Registration and password
A password to access this webinar will be sent to all registrants via email in the days and hours preceding the event.
This workshop will be presented in a participatory webinar format. To engage fully you will need:
A laptop, computer, or smartphone
Speakers or headphones
Protecting your privacy
To ensure that we are using online meeting technology in a privacy-conscious way, we are following best practices for this online event series:
We will only circulate the meeting link to those who are registered for the event
We will password protect the meeting
We will enable end-to-end encryption
We will not use attention tracking
We will ask that participants use their first and last name as their display name on the webinar, so we can check incoming participants against the event registration list
To protect your own privacy we suggest that:
You use a unique email address to log into the webinar. This is so that the webinar platform can’t cross-reference your profile with the rest of your digital profiles under your email address.
We suggest you do not use your Facebook profile to log into the webinar. This is so that the webinar platform can’t cross-reference you with your Facebook account.
We remind you that whatever you say in the webinar is public and recorded, so please do not share sensitive information about yourself or others, and do not say anything you do not wish to enter the public domain.
To protect the privacy of others we ask that:
You do not record or photograph yourself, other participants, or the hosts during the webinar, unless permission is requested and given.
If you have any questions, concerns, or comments regarding this event’s accessibility or privacy, feel free to connect with us at firstname.lastname@example.org.
Commitment to community guidelines and social accountability
All participants are asked to participate as socially accountable community members. We ask that you provide your full name as your display name during the online meeting and that you review our community guidelines ahead of your participation in the event. This is to ensure the safety of our guests and speakers as well as foster honest and accountable dialogue between people in this space. Thank you for respecting our community guidelines!

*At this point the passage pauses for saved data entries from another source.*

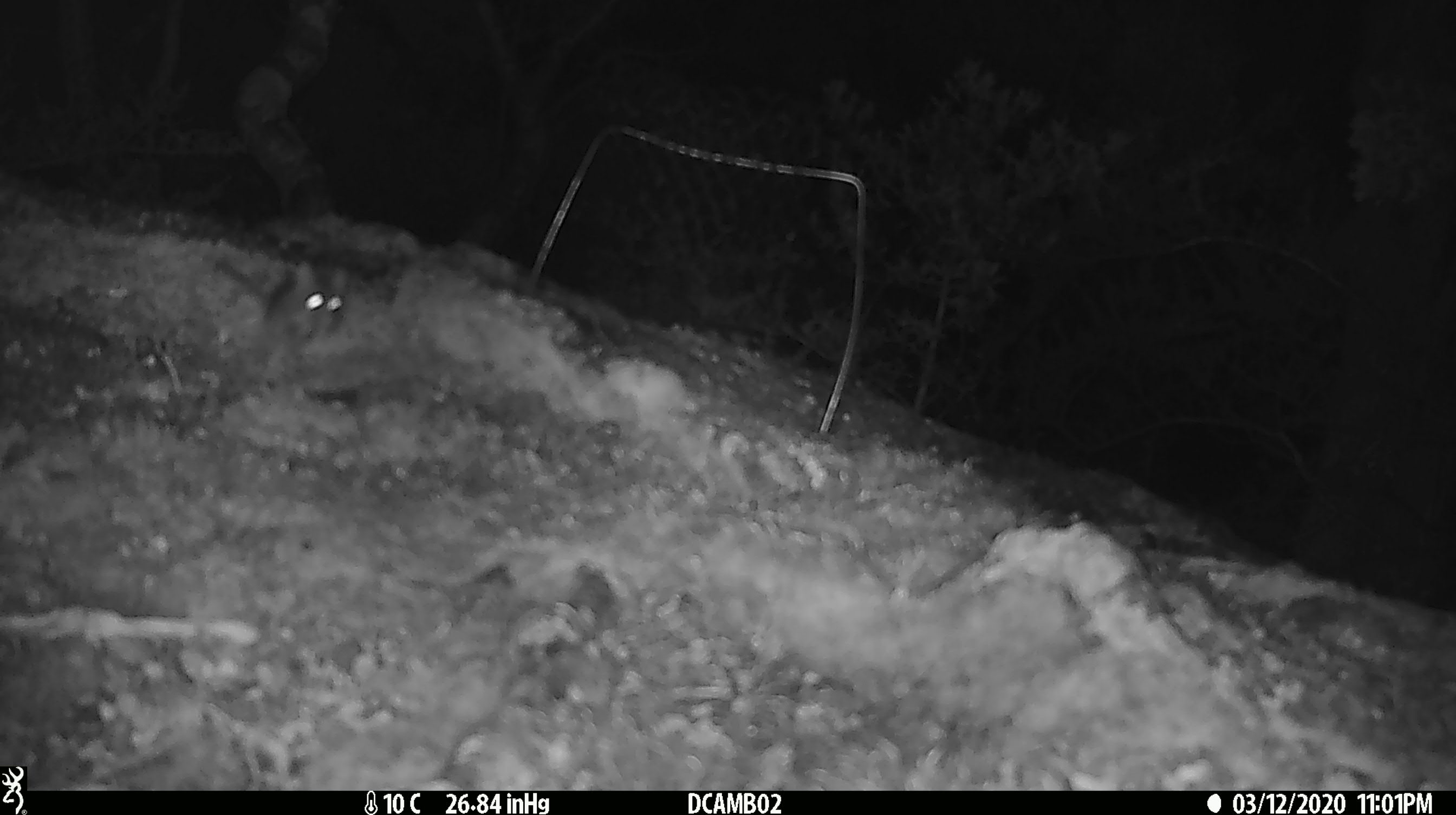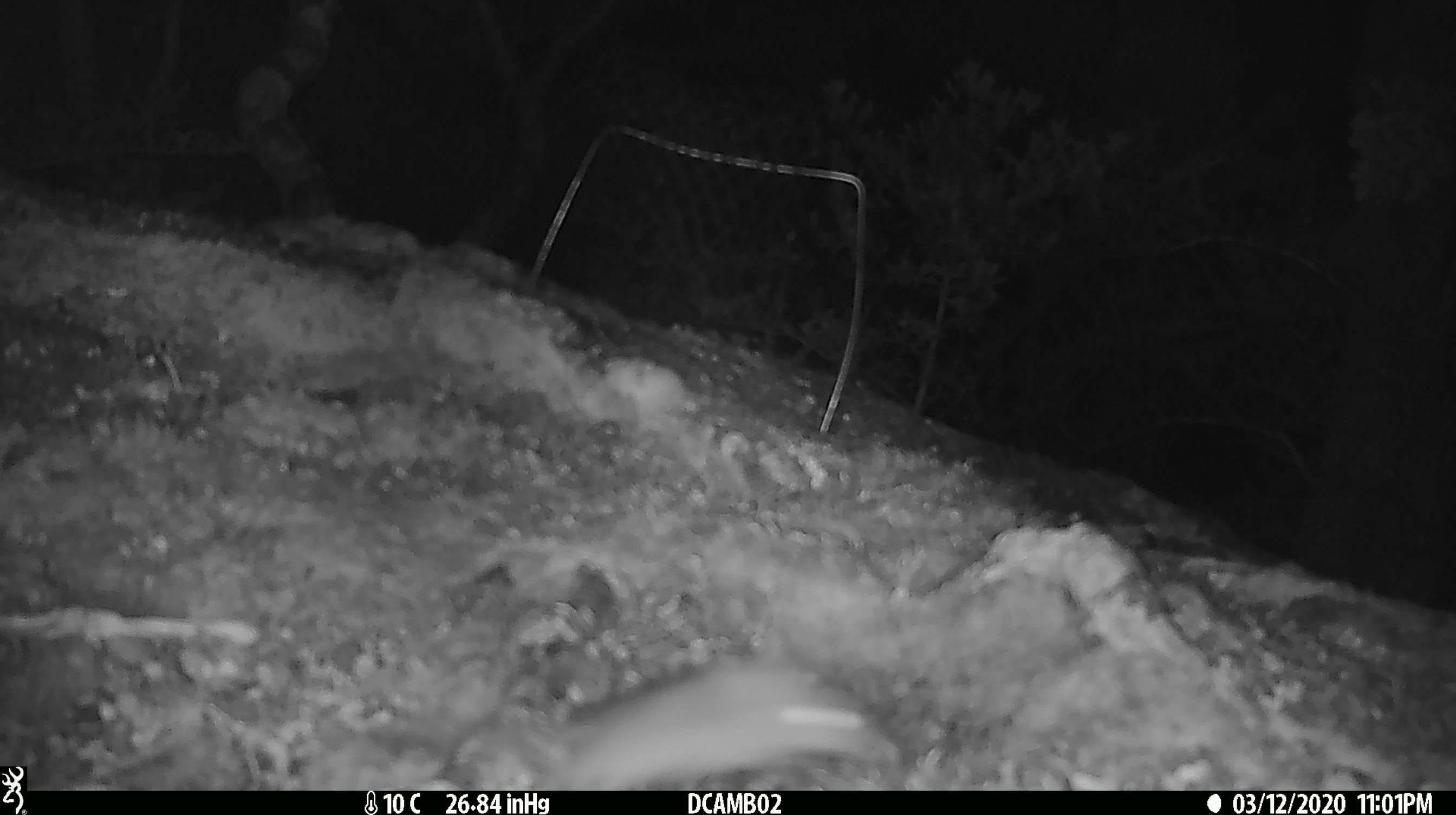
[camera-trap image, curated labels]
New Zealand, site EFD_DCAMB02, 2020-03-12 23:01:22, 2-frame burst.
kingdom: Animalia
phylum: Chordata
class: Mammalia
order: Rodentia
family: Muridae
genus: Mus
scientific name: Mus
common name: mouse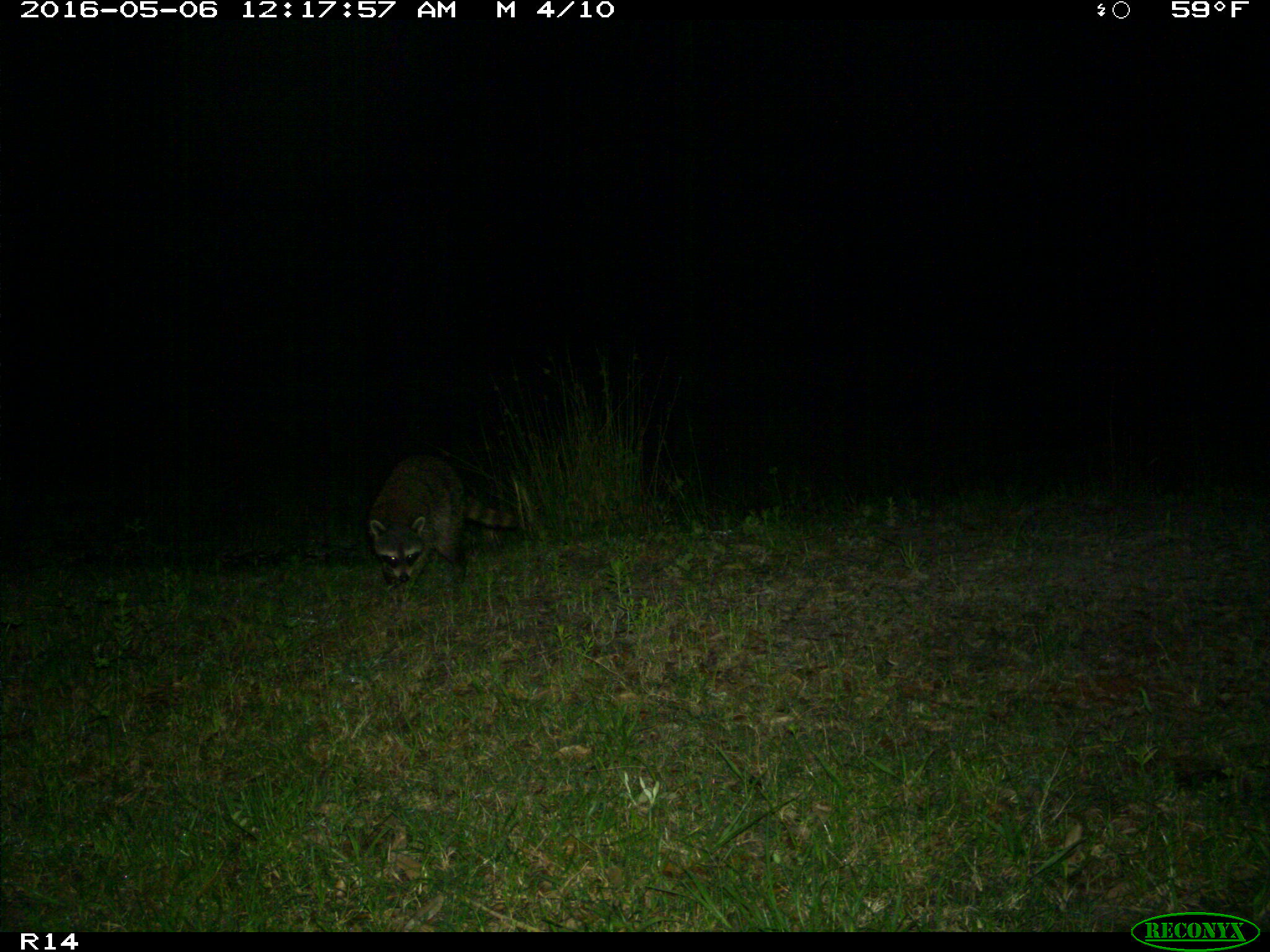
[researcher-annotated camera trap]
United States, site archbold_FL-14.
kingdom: Animalia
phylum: Chordata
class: Mammalia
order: Carnivora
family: Procyonidae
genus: Procyon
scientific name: Procyon lotor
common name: common raccoon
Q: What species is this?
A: Procyon lotor (common raccoon).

Above all, there will be zero tolerance for those who promote violence against others on the basis of race, ethnicity, national origin, sexual orientation, gender identity, religious affiliation, or different ability. Anyone who incites harm towards other participants (be it through the chat, video or audio functions) will be removed at the discretion of our technical team and moderator.

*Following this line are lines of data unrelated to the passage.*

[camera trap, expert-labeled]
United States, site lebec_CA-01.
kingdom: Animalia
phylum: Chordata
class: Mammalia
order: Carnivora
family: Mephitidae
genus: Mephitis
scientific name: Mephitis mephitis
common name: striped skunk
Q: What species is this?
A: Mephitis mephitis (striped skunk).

Be as present as possible (put away phone, close/mute tabs).
Thoughtful questions are welcome in the chat throughout the session. If your question is for a particular speaker, type “@name” at the beginning.
Don’t assume pronouns/gender/knowledge based on someone’s name or video image. We can refer to people using the usernames they provide!
Step up, step back: if you’ve asked a question or shared a comment, ensure that new voices are heard before you contribute again.
Practice self-care: if you need to get up or take a break, please feel free.